Exercise prompt: Copy out the rows from the line containing "What distance separates" through the end of the rows, inclusive, requests included. Multiply every number in the answers (pixel coordinates, distances, and depths) by 2, rounding each result to the decimal places it originally had, with halves rounded up.

Information shown:
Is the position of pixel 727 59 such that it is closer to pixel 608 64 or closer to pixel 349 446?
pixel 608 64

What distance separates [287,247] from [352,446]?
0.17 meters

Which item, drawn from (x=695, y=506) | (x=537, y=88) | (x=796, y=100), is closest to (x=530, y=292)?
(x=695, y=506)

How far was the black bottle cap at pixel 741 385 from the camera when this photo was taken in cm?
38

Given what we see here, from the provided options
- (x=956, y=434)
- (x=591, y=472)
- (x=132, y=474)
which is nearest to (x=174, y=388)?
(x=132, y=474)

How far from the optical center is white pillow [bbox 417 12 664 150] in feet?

Solution:
What distance separates [287,247] from [352,446]?
0.34 meters

Which item, drawn from (x=695, y=506) | (x=537, y=88) | (x=796, y=100), is closest to (x=530, y=292)?
(x=1390, y=1012)

How far was the black bottle cap at pixel 741 385 from the camera when this photo was taken in cm?
76

Given what we see here, from the provided options
- (x=956, y=434)
- (x=591, y=472)
- (x=132, y=474)
which is nearest to (x=174, y=388)?
(x=264, y=948)

How far from the optical center is white pillow [bbox 417 12 664 150] in feet?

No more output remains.